Lauren Boebert went full theocracy, and proclaimed, “The church is supposed to direct the government” per the founding fathers. pic.twitter.com/XW5nXZZ6r8
— PatriotTakes 🇺🇸 (@patriottakes) June 27, 2022
Lauren Boebert on Church and State
Rep. Lauren Boebert, who is squaring off against Rep. Don Coram in a primary election Tuesday, June 28, is a controversial figure. Last year, she made headlines when she compared her colleague Rep. Ilhan Omar to a terrorist.
Earlier this month, Boebert drew criticism for joking that she prays that President Biden’s days will “be few” and that another will “take his office,” referencing Psalm 109.

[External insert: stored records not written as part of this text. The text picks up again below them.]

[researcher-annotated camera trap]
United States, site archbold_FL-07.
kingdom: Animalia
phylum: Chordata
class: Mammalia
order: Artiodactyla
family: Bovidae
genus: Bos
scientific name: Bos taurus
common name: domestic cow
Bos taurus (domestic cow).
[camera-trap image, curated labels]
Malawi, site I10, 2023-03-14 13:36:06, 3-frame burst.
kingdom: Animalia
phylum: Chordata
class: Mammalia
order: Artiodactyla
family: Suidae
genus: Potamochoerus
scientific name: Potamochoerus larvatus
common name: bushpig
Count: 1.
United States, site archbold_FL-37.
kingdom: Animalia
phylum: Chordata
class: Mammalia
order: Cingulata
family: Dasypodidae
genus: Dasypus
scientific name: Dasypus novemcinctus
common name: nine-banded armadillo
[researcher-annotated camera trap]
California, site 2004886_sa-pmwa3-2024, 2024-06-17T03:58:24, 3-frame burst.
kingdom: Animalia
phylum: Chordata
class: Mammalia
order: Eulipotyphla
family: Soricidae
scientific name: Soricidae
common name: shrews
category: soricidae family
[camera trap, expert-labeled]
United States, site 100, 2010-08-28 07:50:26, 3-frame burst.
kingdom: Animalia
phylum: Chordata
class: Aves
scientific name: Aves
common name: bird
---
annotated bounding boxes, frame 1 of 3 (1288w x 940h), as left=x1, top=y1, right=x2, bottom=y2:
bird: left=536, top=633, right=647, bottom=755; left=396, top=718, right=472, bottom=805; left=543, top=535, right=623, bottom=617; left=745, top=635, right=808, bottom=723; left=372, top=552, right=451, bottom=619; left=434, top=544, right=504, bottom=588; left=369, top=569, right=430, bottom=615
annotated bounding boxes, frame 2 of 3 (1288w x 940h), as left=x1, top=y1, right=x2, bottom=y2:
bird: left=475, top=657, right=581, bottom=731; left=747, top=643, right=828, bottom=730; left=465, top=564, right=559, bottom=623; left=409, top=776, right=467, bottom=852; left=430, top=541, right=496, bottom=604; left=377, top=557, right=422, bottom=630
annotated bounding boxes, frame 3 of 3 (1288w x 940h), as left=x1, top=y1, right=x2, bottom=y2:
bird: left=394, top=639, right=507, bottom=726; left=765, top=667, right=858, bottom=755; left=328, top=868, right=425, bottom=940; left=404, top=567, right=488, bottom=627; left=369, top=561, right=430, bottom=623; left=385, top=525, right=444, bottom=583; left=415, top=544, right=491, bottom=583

Now, some are taking Boebert’s remarks on the separation of church and state as an overt call for a theocracy. The letter to which Boebert alluded was written by Thomas Jefferson to the Danbury Baptist Association. In the letter, Jefferson addressed the group’s concerns about religious liberty, saying:
Believing with you that religion is a matter which lies solely between Man & his God, that he owes account to none other for his faith or his worship, that the legitimate powers of government reach actions only, & not opinions, I contemplate with sovereign reverence that act of the whole American people which declared that their legislature should “make no law respecting an establishment of religion, or prohibiting the free exercise thereof,” thus building a wall of separation between Church & State.